One of the major reforms, which would later prove to be deep-rooted and highly effective was to improve the Siamese educational system so as to produce capable personnel to work in both the public and private sectors. In 1871 a school was founded at the Royal Pages Barrack within the Grand Palace compound. Disciplines taught at this school at first consisted of Thai and English languages, mathematics and official protocol. Textbooks were used, curricula established and pupils were given examinations. The pupils consisted of sons of the members of the royal family and government officials. When these pupils finished from the school they would serve in the palace or in other government jobs. In 1882, King Chulalongkorn developed this school and gave it the name of Suankularb “Rose Garden”. The school at the Royal Pages Barrack was Siam's first attempt at modern education. The King also established other schools, namely: the Army Cadet School, the Cartographic School, the School for Princes, and the School for Dhamma Studies.
But these schools were not where educational reforms ended. The King resolved to found schools for the children of ordinary citizens, ordering the Wat Mahan Napharam School to be established in 1884. The royal idea of setting up a modern school in a temple showed the King's insight in maximizing already existing resources, Buddhist temples had always been the font of learning in Siam and the idea greatly facilitated setting up modern schools.
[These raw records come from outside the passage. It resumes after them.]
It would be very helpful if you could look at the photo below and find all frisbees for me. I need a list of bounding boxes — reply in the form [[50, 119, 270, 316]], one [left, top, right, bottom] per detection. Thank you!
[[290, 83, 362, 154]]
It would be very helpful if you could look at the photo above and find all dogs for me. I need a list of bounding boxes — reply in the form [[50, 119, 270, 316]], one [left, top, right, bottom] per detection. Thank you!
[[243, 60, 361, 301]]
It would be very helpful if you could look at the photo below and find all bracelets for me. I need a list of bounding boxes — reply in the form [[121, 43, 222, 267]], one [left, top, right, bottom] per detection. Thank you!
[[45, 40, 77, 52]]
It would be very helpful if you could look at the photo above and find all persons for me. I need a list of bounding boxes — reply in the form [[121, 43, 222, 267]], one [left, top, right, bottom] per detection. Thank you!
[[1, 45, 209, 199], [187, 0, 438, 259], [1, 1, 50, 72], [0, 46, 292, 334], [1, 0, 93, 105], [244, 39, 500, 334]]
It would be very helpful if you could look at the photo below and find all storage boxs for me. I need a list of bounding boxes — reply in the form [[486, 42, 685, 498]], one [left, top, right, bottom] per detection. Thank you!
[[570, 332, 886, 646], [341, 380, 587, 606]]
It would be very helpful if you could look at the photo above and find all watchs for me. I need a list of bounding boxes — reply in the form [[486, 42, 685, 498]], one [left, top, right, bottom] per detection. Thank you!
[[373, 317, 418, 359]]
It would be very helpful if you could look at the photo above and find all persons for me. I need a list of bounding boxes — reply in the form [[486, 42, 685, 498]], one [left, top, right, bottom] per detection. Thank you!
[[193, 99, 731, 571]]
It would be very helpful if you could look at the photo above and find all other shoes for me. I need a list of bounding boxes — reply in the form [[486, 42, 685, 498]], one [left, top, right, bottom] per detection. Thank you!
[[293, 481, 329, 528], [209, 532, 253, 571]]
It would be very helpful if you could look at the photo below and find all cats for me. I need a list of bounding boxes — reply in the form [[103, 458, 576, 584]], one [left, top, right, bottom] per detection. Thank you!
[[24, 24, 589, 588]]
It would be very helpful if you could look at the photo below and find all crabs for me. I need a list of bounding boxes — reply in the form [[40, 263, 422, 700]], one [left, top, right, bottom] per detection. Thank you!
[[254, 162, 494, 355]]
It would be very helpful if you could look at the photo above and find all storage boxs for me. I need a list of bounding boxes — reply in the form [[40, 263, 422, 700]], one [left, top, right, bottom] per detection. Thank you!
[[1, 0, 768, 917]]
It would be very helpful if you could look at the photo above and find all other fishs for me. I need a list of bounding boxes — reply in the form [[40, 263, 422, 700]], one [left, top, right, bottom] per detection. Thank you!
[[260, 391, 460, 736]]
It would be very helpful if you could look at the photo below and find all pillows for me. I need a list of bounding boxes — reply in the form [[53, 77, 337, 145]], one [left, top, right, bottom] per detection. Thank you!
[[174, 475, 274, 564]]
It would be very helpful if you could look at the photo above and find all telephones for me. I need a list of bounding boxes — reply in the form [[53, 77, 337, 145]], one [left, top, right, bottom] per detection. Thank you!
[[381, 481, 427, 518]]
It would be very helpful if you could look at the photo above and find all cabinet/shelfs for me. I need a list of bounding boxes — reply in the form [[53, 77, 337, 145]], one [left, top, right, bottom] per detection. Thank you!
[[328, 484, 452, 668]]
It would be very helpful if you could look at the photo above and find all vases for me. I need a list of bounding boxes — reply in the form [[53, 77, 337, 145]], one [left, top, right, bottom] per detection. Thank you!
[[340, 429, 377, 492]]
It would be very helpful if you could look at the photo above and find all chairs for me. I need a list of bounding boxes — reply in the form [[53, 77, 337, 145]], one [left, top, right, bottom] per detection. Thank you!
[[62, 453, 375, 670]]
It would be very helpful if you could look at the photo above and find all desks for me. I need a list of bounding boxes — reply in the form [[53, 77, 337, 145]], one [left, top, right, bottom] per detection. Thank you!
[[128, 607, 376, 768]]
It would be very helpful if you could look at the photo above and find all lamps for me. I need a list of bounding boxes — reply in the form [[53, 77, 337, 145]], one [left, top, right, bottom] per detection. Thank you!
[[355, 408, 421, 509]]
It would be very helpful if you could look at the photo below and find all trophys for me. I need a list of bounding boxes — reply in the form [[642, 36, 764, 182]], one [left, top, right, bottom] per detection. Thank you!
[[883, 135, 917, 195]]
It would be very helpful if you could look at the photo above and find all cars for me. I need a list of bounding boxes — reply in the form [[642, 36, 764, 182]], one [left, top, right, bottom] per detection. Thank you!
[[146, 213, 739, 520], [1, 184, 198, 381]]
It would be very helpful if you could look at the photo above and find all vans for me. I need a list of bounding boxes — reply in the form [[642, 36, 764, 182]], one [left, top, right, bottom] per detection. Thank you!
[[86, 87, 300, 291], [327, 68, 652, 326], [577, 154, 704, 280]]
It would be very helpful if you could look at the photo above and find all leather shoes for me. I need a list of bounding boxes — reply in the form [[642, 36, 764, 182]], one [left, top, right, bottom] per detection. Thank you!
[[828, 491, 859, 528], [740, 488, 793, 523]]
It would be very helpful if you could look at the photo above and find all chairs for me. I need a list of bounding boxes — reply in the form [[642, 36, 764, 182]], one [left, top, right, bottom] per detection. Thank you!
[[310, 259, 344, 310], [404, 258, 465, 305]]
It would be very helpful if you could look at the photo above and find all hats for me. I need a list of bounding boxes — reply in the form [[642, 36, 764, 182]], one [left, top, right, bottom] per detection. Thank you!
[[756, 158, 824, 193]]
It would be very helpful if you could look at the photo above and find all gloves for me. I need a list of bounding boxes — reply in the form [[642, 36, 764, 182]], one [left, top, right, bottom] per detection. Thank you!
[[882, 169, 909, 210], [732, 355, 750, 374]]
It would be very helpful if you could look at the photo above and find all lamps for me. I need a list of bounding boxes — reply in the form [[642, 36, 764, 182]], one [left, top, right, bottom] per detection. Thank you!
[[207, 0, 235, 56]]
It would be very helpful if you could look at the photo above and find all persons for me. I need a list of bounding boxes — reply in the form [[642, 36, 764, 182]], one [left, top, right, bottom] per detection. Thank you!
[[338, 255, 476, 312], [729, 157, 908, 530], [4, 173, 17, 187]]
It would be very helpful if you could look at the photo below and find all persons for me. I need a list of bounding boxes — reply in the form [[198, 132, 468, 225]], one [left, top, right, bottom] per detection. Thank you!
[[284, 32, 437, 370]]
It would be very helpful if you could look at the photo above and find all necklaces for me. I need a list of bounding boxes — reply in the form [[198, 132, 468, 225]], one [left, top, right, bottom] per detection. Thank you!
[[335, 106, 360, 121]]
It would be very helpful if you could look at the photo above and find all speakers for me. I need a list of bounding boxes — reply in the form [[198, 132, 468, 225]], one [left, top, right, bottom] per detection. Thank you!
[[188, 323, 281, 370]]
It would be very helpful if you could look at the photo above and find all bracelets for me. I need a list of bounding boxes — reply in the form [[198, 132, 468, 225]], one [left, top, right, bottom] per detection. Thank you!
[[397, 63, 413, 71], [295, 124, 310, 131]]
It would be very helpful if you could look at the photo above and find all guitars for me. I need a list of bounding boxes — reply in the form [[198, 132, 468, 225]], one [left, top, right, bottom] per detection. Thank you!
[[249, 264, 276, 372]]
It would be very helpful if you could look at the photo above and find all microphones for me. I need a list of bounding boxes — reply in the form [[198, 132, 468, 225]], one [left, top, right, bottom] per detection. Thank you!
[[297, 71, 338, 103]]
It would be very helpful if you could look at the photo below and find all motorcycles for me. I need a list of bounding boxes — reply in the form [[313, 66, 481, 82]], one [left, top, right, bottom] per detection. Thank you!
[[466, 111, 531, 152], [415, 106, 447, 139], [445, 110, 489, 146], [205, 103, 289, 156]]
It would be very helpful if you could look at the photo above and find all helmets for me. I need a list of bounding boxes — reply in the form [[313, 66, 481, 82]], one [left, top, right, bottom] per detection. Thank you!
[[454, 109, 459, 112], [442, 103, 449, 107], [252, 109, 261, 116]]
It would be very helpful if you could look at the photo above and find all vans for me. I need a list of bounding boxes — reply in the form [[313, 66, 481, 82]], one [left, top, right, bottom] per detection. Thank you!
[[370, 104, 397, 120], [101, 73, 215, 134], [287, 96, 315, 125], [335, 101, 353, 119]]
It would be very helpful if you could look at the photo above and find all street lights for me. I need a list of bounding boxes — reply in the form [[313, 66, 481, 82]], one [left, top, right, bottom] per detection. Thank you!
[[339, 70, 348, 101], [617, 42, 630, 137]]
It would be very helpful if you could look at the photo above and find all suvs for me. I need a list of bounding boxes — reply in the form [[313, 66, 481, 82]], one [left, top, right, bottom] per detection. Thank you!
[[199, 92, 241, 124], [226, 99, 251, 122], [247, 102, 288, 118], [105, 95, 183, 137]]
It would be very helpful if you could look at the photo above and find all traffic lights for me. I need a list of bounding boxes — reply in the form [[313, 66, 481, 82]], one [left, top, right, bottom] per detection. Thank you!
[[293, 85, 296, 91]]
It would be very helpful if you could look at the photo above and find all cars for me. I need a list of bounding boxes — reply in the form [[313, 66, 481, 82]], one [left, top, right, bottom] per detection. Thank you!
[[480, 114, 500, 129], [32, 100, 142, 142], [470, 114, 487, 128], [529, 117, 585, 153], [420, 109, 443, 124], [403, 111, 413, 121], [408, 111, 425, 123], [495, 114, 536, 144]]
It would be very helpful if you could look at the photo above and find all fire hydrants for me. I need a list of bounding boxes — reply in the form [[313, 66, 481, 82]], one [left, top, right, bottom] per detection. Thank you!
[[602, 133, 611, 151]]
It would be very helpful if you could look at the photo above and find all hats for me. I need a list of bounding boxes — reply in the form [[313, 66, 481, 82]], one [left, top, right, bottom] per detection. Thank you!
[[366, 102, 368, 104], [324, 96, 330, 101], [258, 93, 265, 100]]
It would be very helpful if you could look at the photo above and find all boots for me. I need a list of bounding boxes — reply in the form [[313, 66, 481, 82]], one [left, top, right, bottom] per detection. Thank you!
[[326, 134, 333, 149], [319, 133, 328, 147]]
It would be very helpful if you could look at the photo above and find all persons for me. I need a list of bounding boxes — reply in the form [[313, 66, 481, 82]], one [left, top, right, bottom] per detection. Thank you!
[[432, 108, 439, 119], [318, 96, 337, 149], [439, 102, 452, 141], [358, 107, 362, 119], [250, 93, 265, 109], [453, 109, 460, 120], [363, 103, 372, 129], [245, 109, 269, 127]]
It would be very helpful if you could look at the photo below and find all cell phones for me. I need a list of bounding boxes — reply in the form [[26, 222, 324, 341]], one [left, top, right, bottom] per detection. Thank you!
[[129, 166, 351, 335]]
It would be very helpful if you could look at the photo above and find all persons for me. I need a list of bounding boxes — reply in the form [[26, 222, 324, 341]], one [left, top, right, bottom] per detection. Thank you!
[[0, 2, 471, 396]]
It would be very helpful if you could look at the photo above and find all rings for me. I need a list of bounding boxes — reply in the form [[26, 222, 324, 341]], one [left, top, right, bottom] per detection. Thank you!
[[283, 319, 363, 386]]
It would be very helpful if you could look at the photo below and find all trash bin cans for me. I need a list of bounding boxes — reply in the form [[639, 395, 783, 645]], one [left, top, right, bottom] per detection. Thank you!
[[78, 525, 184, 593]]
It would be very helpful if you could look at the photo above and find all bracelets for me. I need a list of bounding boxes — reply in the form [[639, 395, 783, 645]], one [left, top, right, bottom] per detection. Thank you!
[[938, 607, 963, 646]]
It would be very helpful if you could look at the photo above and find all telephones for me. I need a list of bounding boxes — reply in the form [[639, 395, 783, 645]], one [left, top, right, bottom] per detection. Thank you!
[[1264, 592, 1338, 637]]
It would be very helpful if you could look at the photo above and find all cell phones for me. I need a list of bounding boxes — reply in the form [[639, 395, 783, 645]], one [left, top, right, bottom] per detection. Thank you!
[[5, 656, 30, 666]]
Wat Mahan became the first "temple school" in the country and became the model for numerous other such schools. Primary and secondary education in Siam was thus given a strong foundation and has progressed steadily until today.
The insight, direction and impact of King Chulalongkorn's reforms were startling. He restored the monarchy as an absolute power and ushered in a new order. He sought power as a means to effect progressive change and advancement for Siamese society. It was due to the reforms of King Chulalongkorn that Siam's independence and sovereignty was preserved. Through his leadership and vision Thailand stands in contrast to other Asian countries. King Chulalongkorn was indeed a symbol of an enlightened age in Siamese history.
On October 23 1910, Somdej Phra Piyamaharaj, one of Thailand’s most beloved and honored kings, died. The 42 year reign of King Rama V was marked with change as Thailand moved into a modern age. King Rama V was considered such a great benefactor to Thailand that Thai people donated their own money to erect the King Rama V equestrian statue at the Royal Plaza to honor and commemorate the advancements he made for his country and people. Thai people believe that the King has the miraculous power of bringing good luck and prosperity to any person who pays respects to him. For this reason the King’s picture is found in almost every house and business.